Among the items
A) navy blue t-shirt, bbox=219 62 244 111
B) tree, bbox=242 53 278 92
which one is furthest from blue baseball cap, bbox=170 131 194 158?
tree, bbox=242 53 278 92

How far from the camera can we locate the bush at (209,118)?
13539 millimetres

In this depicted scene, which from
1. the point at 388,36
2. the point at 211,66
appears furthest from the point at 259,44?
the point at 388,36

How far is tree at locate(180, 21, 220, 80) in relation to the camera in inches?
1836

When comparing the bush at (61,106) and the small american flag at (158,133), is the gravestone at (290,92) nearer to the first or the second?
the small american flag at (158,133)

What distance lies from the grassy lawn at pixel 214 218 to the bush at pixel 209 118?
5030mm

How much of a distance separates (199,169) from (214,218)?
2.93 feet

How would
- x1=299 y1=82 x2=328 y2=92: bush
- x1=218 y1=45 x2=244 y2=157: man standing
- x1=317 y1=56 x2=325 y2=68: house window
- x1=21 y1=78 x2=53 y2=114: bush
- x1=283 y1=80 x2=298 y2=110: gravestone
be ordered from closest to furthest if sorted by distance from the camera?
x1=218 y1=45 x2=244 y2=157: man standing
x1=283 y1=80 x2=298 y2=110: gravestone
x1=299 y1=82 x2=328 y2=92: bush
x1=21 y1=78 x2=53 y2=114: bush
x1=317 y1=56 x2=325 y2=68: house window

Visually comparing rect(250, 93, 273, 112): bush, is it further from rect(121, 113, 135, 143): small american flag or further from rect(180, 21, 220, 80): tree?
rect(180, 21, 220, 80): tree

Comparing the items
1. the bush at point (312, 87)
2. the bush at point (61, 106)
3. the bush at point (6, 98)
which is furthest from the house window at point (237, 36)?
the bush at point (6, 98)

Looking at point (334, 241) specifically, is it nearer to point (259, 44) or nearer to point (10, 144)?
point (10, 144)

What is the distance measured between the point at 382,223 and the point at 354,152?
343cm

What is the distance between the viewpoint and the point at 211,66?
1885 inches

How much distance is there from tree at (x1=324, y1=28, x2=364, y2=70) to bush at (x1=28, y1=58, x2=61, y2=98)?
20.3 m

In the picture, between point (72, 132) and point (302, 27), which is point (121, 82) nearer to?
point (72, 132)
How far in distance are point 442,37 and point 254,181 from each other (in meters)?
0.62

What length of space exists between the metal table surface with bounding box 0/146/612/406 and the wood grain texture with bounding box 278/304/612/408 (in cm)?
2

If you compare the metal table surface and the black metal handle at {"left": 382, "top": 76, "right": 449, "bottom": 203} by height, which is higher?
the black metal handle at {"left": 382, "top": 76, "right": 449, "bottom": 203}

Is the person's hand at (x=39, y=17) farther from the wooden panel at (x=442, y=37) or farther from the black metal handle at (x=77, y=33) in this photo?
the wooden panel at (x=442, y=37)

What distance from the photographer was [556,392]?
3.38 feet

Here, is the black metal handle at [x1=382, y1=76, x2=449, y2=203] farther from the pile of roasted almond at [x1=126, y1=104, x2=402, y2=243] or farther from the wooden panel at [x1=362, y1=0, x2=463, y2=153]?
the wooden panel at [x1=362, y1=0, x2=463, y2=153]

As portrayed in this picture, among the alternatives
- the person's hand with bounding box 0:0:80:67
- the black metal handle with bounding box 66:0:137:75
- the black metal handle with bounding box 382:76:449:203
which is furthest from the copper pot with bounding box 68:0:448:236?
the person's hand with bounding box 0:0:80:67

> **JOB**:
Print all of the material above again, line for line and without any changes.

> **RESULT OF THE TASK**:
Among the items
A) navy blue t-shirt, bbox=219 62 244 111
B) tree, bbox=242 53 278 92
which one is furthest from blue baseball cap, bbox=170 131 194 158?
tree, bbox=242 53 278 92

How far from the camera can we locate the bush at (209,118)?
13539 millimetres

In this depicted scene, which from
1. the point at 388,36
2. the point at 211,66
appears furthest from the point at 259,44?
the point at 388,36

How far is tree at locate(180, 21, 220, 80) in relation to the camera in inches?
1836

When comparing the bush at (61,106) and the small american flag at (158,133), is the gravestone at (290,92) nearer to the first or the second?
the small american flag at (158,133)

What distance lies from the grassy lawn at pixel 214 218 to the bush at pixel 209 118?
5030mm

How much of a distance separates (199,169) from (214,218)?
2.93 feet

How would
- x1=299 y1=82 x2=328 y2=92: bush
- x1=218 y1=45 x2=244 y2=157: man standing
- x1=317 y1=56 x2=325 y2=68: house window
- x1=21 y1=78 x2=53 y2=114: bush
- x1=283 y1=80 x2=298 y2=110: gravestone
be ordered from closest to furthest if sorted by distance from the camera?
x1=218 y1=45 x2=244 y2=157: man standing
x1=283 y1=80 x2=298 y2=110: gravestone
x1=299 y1=82 x2=328 y2=92: bush
x1=21 y1=78 x2=53 y2=114: bush
x1=317 y1=56 x2=325 y2=68: house window

Visually comparing rect(250, 93, 273, 112): bush, is it further from rect(121, 113, 135, 143): small american flag or further from rect(180, 21, 220, 80): tree?
rect(180, 21, 220, 80): tree

Comparing the items
1. the bush at point (312, 87)
2. the bush at point (61, 106)
3. the bush at point (6, 98)
which is furthest from the house window at point (237, 36)?
the bush at point (6, 98)

Looking at point (334, 241) specifically, is it nearer to point (259, 44) or nearer to point (10, 144)?
point (10, 144)

What is the distance measured between the point at 382,223 and the point at 354,152?
343cm

What is the distance between the viewpoint and the point at 211,66?
1885 inches

How much distance is there from tree at (x1=324, y1=28, x2=364, y2=70) to bush at (x1=28, y1=58, x2=61, y2=98)?
20.3 m

In the picture, between point (72, 132) and point (302, 27), which is point (121, 82) nearer to?
point (72, 132)
How far in distance are point 442,37 and point 254,181 from each other (in meters)?
0.62

What length of space exists between the metal table surface with bounding box 0/146/612/406 and the wood grain texture with bounding box 278/304/612/408 (in cm)?
2

If you compare the metal table surface and the black metal handle at {"left": 382, "top": 76, "right": 449, "bottom": 203} by height, which is higher?
the black metal handle at {"left": 382, "top": 76, "right": 449, "bottom": 203}

Is the person's hand at (x=39, y=17) farther from the wooden panel at (x=442, y=37) or farther from the black metal handle at (x=77, y=33) in this photo?
the wooden panel at (x=442, y=37)

What distance from the photographer was [556,392]?
3.38 feet

Here, is the black metal handle at [x1=382, y1=76, x2=449, y2=203] farther from the pile of roasted almond at [x1=126, y1=104, x2=402, y2=243] or farther from the wooden panel at [x1=362, y1=0, x2=463, y2=153]?
the wooden panel at [x1=362, y1=0, x2=463, y2=153]

As portrayed in this picture, among the alternatives
- the person's hand with bounding box 0:0:80:67
- the black metal handle with bounding box 66:0:137:75
- the black metal handle with bounding box 382:76:449:203
which is furthest from the copper pot with bounding box 68:0:448:236?
the person's hand with bounding box 0:0:80:67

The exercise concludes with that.